Vinh déplore les effets de la vie moderne et du développement rapide de la technologie qui, d’après lui, font peu à peu disparaître ces jouets traditionnels. Par conséquent, son musée est parfois considéré comme une exposition d’antiquités.

"Tonton Vinh" ne s’est pourtant jamais découragé et a continué à se rendre dans les différents pays d’Asie du Sud-Est afin de compléter sa collection de jouets. Parmi eux figurent notamment un précieux véhicule à trois roues en bois, des cerfs-volants en papier ou encore un jeu ancien de course de chevaux...

Dans son musée, les jouets folkloriques vietnamiens ont une place d’honneur, au cœur de la salle principale d’exposition. Ils y sont les plus nombreux. Naturellement, les jouets d’autres pays y sont exposés, dont ceux de Thaïlande, d’Indonésie, de Malaisie, du Brunei et des Philippines, notamment.

Il n’est pas surprenant que ce musée soit rapidement devenu le lieu de prédilection des petits Bangkokois. De nombreuses écoles de la capitale thaïlandaise ont choisi cet établissement pour l’organisation de sorties et d’activités parascolaires. En particulier, le programme de visite de l’exposition fait partie du cours d’éducation civique. Il est à noter que le ministère de la Culture de la Thaïlande a également décidé d’octroyer des fonds à Vinh pour le développement et la promotion du musée au sein de la communauté.

Dans son musée, les enfants ne jouent pas seulement avec les jouets, ils apprennent également à en fabriquer certains. Parfois, Vinh invite même des artistes originaires de ces pays pour raconter des anecdotes intéressantes sur l’origine de ces jeux folkloriques. Il s’agit d’un processus pédagogique complet permettant aux enfants de jouer et de se divertir, mais aussi de réfléchir et de comprendre de manière poussée leur propre histoire à travers celles d’un objet aussi anodin qu’un jouet.
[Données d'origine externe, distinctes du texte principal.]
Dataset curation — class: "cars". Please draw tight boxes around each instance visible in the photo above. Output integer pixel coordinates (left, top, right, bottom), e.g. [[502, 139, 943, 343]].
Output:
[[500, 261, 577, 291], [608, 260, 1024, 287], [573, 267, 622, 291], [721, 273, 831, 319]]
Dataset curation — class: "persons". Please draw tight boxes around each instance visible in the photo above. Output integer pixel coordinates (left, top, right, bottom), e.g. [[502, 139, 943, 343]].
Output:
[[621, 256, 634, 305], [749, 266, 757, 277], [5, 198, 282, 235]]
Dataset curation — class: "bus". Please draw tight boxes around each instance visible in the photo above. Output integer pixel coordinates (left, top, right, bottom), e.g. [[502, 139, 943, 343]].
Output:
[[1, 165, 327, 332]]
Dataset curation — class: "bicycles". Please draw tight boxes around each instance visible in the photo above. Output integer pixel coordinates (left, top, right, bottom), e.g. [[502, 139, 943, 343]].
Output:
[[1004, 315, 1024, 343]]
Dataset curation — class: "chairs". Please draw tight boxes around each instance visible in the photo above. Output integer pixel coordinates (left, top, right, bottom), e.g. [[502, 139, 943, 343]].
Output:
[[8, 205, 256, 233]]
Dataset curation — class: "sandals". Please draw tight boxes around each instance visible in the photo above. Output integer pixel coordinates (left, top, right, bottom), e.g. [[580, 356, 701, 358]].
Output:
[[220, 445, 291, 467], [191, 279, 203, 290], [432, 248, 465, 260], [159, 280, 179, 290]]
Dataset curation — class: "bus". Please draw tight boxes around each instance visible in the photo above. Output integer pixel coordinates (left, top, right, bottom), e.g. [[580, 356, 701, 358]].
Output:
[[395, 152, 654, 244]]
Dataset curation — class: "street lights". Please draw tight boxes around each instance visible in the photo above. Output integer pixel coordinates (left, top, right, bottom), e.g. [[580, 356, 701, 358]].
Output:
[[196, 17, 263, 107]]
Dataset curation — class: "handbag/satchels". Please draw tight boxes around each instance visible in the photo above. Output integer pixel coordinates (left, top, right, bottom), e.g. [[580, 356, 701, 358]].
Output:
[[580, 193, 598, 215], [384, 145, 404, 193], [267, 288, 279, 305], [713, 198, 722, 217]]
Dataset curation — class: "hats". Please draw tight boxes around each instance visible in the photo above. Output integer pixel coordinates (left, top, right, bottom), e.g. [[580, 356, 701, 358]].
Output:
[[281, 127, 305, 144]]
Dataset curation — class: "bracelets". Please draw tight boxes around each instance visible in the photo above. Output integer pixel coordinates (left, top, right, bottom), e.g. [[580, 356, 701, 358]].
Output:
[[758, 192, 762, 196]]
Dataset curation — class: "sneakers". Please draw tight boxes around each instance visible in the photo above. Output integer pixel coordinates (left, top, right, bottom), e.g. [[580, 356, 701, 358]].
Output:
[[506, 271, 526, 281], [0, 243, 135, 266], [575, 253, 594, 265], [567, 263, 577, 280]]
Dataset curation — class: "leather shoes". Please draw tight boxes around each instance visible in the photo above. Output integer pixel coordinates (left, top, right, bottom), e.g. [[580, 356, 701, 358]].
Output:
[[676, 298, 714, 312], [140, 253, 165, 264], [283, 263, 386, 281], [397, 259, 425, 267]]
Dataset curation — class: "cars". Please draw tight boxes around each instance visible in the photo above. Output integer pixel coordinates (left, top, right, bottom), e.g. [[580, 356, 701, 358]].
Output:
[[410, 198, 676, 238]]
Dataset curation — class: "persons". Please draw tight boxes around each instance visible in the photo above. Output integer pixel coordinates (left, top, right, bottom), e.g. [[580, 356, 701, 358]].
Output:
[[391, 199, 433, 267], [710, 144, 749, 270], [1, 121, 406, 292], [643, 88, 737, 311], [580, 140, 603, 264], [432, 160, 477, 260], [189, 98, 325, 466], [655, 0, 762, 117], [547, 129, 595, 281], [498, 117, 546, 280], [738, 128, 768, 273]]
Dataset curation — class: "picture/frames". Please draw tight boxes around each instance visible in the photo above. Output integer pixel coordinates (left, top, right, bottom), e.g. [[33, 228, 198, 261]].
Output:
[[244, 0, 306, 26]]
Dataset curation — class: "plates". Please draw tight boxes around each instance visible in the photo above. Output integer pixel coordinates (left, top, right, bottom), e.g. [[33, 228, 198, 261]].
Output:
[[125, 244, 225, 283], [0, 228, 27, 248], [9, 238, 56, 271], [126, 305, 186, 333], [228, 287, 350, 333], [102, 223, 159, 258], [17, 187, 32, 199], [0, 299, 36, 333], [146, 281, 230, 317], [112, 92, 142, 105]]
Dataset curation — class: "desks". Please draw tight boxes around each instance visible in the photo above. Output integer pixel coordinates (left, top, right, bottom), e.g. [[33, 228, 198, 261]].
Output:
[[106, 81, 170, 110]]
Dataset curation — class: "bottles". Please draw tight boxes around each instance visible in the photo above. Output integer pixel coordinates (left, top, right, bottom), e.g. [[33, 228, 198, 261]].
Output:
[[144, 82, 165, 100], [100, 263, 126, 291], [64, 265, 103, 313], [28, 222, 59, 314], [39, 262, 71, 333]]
"La communauté de l’ASEAN possède une réserve riche de jouets folkloriques et certains d’entre eux présentent des similitudes. Par exemple, beaucoup de pays possèdent le jeu des cases, mais ses règles diffèrent d’un pays à l’autre", a estimé Vinh.

"Ce musée n’était pas seulement une idée créative isolée, mais également le reflet de la pensée du défunt roi Bhumibol Aduljadej. De son vivant, le roi a en effet toujours encouragé les jeunes enfants à se familiariser avec les jeux traditionnels thaïlandais et asiatiques car, selon lui, c’était le meilleur moyen d’éduquer les jeunes", a déclaré Waraphan Chaichanasiri - responsable du ministère thaïlandais de la Culture.

Dans l’avenir, Vinh souhaite recevoir davantage de coopérations et de soutiens de la part d’individus, d’artisans et d’organisations des pays d’Asie du Sud-Est afin d’enrichir ses collections, pour continuer de voir l’émerveillement dans les yeux des enfants.